[Stored data entries]
+---+
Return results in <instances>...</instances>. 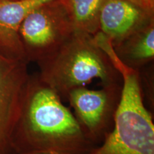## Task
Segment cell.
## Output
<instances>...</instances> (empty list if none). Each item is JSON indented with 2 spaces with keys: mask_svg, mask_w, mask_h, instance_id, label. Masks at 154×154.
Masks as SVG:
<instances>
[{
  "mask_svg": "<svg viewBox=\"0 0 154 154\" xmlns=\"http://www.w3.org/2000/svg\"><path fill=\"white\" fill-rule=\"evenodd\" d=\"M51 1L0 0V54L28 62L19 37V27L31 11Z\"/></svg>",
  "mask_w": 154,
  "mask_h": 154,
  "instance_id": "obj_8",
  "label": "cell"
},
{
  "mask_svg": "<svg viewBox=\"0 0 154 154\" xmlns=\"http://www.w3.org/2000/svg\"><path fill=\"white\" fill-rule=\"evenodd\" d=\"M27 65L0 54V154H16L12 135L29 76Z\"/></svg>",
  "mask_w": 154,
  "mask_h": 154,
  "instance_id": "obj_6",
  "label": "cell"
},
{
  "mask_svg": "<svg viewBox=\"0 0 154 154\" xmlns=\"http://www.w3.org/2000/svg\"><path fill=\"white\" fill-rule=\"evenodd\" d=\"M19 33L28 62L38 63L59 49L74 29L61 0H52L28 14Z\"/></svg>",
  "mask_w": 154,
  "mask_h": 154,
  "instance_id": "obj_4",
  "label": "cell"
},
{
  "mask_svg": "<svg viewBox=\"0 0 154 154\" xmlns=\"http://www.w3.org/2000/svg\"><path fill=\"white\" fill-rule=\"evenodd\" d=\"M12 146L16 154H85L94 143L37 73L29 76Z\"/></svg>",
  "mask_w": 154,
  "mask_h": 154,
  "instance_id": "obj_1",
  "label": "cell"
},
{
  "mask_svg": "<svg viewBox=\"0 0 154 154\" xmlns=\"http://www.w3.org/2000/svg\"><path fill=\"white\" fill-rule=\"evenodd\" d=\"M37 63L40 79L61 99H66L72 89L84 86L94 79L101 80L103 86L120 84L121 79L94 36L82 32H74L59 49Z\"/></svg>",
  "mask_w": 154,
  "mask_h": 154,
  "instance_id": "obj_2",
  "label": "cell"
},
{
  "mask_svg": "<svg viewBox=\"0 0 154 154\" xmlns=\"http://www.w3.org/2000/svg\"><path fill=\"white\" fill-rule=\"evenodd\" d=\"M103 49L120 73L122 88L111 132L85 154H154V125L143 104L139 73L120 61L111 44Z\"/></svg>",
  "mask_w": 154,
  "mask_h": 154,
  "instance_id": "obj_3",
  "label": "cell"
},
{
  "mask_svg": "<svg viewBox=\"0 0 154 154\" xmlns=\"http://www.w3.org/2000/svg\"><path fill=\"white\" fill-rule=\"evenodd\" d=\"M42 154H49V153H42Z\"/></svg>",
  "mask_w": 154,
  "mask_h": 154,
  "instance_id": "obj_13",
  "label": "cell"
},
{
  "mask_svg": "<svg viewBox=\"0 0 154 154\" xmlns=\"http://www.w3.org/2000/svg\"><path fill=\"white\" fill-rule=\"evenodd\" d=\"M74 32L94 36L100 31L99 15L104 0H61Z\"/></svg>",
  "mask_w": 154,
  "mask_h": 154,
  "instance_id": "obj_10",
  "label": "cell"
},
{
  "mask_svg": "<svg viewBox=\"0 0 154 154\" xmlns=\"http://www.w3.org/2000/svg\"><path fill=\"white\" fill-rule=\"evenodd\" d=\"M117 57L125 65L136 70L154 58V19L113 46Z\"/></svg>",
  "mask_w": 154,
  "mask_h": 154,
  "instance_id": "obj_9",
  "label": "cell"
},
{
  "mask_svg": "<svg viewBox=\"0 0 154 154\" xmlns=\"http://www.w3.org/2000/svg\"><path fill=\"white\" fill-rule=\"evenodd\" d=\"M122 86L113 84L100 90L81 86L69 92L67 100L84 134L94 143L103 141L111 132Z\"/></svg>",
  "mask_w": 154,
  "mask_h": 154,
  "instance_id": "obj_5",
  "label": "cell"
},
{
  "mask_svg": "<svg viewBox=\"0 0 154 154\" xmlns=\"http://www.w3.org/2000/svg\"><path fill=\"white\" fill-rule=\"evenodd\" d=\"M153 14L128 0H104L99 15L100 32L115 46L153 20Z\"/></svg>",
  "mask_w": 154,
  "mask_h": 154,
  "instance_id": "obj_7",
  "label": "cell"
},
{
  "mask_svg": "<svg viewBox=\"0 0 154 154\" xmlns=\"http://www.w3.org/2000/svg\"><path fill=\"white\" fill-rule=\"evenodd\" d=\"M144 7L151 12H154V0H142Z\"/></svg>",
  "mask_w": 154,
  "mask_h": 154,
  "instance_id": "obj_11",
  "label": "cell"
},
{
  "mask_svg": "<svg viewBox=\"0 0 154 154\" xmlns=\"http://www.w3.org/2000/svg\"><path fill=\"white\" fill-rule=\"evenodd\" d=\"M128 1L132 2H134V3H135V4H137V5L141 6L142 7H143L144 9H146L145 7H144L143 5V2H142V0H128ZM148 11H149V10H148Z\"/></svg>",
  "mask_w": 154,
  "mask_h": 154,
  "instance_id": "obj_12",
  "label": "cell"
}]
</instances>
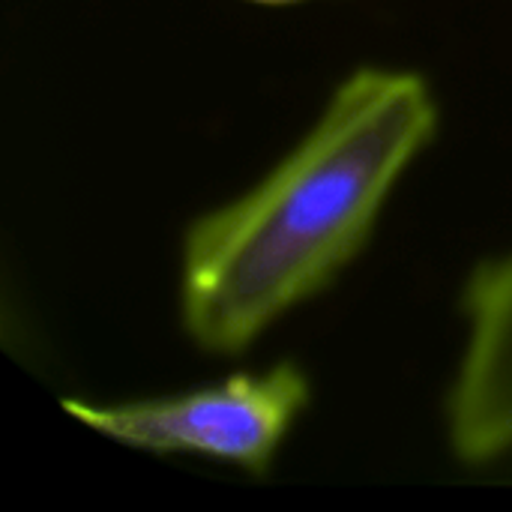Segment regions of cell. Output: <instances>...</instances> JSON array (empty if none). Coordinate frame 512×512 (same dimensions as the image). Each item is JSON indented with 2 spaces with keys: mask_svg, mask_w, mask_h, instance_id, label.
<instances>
+---+
# [INSTRUCTIONS TO FOLLOW]
Extract each line in the entries above that contains the string "Masks".

# [SOLUTION FOR THIS EXERCISE]
<instances>...</instances> (empty list if none). Each item is JSON indented with 2 spaces with keys: mask_svg, mask_w, mask_h, instance_id, label. Masks at 154×154.
Masks as SVG:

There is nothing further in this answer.